Dès la lecture terminée, deux niveaux apparaissent clairement. Le premier est celui d’un thriller classique : un projet scientifique qui dérape et des personnages contraints de survivre face à des dinosaures. Cette partie, bien que divertissante, peine parfois à maintenir un suspense haletant. Les ficelles du genre sont visibles : les enfants sont intouchables, les « gentils » survivent, les « méchants » disparaissent. Une mécanique prévisible qui limite l’impact dramatique.
Le second niveau, bien plus intéressant, réside dans la critique sous-jacente de notre société capitaliste et consumériste. Crichton interroge la course effrénée au progrès scientifique, en particulier dans le domaine du génie génétique. La recherche médicale, coûteuse et peu rentable, est délaissée au profit d’applications ludiques, où le contrôle est moindre et les gains potentiels immenses. C’est ainsi que naît le projet Jurassic Park : une science débridée, guidée par le profit plutôt que par l’éthique.

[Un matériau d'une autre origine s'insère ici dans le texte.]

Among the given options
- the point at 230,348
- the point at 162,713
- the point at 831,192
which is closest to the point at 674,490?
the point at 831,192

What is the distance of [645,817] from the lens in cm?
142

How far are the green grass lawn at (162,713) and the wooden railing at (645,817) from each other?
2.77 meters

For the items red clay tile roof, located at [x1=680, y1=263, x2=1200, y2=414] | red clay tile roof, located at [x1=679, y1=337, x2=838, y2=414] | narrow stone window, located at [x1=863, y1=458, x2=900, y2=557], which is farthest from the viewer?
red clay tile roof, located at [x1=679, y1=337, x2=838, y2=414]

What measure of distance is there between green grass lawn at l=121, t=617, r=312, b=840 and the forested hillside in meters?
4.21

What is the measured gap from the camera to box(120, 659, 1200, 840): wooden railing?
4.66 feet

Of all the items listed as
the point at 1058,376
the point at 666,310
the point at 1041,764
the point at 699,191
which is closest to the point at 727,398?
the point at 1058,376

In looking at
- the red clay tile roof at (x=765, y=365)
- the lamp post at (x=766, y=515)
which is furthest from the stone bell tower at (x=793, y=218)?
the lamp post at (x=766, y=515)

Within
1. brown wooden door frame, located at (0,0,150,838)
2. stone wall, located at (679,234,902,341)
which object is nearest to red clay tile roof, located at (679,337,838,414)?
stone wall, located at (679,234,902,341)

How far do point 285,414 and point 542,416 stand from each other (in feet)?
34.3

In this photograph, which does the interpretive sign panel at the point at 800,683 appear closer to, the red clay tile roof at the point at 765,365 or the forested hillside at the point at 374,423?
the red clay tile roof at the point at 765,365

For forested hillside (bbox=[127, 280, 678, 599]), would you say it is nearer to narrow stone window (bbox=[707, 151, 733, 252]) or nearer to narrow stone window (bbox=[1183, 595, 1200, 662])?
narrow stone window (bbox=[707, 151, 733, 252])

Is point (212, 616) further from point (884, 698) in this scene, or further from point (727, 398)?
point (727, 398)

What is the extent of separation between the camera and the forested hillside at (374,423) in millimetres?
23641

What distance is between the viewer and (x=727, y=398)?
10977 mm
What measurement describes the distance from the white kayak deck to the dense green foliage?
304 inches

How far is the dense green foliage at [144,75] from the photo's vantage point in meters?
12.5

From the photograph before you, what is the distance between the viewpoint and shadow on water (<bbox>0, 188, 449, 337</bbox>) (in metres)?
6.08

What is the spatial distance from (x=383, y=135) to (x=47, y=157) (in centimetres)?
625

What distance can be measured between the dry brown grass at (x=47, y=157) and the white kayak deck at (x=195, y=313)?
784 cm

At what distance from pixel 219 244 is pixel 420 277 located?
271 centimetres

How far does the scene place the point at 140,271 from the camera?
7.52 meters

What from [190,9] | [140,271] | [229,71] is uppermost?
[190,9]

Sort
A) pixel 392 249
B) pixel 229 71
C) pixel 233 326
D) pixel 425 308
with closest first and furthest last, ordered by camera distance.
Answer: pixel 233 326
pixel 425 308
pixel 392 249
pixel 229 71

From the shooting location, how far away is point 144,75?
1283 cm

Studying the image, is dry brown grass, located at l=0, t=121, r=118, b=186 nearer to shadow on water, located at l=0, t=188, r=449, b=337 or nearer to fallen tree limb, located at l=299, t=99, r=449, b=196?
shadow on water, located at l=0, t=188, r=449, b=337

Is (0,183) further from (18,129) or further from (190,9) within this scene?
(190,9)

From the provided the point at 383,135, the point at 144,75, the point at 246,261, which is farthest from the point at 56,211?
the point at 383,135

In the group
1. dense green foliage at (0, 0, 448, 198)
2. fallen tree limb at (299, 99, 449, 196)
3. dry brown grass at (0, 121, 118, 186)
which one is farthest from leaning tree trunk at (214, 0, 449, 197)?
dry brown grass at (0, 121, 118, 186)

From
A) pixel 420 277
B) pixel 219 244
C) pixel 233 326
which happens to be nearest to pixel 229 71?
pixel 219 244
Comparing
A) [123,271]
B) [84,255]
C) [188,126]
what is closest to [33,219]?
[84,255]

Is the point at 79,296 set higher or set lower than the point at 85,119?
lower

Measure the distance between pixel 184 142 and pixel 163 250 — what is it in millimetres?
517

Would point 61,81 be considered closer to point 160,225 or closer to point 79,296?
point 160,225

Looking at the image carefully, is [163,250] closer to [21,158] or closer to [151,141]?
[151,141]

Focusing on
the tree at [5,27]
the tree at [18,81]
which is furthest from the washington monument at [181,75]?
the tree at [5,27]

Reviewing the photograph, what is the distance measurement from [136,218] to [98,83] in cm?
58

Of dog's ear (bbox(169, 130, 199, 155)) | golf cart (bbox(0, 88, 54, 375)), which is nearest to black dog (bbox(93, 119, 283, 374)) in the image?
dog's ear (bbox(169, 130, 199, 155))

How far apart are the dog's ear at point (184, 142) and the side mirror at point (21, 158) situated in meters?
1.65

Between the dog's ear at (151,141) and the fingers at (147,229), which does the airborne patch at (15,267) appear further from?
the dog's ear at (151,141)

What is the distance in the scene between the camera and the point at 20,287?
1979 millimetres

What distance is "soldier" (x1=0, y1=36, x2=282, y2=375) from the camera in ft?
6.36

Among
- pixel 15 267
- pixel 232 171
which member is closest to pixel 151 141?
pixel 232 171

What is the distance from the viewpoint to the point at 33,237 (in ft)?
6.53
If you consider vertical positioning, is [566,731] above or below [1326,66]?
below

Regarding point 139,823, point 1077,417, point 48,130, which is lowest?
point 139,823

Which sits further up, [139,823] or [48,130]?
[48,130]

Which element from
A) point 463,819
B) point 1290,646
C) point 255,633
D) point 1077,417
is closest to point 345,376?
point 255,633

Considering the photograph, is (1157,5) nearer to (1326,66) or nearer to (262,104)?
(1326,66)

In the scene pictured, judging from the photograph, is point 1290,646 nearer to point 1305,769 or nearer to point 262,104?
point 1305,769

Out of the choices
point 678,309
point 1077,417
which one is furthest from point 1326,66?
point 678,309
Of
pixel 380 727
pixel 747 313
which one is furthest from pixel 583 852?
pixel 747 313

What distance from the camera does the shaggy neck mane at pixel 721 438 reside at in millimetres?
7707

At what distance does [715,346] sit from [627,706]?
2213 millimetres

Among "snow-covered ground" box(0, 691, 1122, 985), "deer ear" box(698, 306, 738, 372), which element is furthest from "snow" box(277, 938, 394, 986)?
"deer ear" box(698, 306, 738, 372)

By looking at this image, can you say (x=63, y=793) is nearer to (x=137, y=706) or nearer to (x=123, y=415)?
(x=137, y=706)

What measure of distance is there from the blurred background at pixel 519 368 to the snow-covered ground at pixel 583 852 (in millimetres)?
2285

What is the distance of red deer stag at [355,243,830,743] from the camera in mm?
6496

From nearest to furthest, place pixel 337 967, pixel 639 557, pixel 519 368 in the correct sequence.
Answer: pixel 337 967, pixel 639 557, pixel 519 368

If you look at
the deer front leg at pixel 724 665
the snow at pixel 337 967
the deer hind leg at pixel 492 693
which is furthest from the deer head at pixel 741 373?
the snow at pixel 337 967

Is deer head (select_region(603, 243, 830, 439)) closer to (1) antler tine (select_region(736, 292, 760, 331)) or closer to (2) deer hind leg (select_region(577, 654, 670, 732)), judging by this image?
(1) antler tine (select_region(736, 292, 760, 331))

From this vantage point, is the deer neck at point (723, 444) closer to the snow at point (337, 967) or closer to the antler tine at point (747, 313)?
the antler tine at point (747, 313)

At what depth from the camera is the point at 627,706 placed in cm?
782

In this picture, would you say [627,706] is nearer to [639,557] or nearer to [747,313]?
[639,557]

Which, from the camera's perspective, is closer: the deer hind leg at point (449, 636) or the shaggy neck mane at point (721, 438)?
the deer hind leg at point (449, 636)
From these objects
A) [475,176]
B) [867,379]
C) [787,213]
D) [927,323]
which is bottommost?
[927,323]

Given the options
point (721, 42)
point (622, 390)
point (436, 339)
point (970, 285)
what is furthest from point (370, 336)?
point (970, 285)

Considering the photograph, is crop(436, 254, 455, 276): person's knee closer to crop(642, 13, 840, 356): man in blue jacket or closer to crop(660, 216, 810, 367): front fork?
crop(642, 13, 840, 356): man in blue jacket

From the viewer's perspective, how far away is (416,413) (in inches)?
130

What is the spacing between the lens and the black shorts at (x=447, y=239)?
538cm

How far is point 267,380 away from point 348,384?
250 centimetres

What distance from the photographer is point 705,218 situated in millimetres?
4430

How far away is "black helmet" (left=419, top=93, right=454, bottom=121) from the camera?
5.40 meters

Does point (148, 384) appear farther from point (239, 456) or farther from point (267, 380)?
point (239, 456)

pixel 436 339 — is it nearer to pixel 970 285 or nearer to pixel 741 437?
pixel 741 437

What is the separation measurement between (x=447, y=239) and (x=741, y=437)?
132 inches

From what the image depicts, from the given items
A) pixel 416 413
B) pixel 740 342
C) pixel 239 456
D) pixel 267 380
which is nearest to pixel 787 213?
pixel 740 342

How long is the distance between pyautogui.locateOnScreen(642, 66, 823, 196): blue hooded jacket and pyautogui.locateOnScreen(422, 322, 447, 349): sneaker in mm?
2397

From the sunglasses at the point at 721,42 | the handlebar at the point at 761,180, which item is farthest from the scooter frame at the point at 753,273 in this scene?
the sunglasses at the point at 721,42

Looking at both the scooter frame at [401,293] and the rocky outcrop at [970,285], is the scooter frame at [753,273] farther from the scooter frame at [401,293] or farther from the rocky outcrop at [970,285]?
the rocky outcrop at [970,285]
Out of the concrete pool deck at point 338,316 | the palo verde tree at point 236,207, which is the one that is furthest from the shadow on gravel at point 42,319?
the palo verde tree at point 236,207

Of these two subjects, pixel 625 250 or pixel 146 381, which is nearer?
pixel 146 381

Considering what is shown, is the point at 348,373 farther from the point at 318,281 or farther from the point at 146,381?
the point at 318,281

Le personnage de Malcolm incarne cette réflexion. Herault de la théorie du chaos, il martèle l’idée que l’homme ne peut ni créer ni maîtriser la vie. Une machine, oui ; le vivant, non. Pourtant, son discours se heurte à une limite : il se réfugie dans une vision pessimiste, évoquant un âge d’or perdu et concluant par une phrase fataliste – « Les changements, c’est comme la mort : on ne peut pas voir avant d’être passé de l’autre côté » – qui n’offre aucune solution. Malgré cela, cette dimension philosophique enrichit le récit et se marie bien avec les aspects scientifiques, notamment l’opposition entre théorie et observation sur le terrain.
Enfin, la conclusion prolonge cette critique : personne n’assume la responsabilité du désastre, surtout pas l’avocat qui a contribué au financement du projet. Crichton dénonce ainsi un monde moderne où la quête du profit prime sur la prudence et où la responsabilité s’évapore dès que survient la catastrophe.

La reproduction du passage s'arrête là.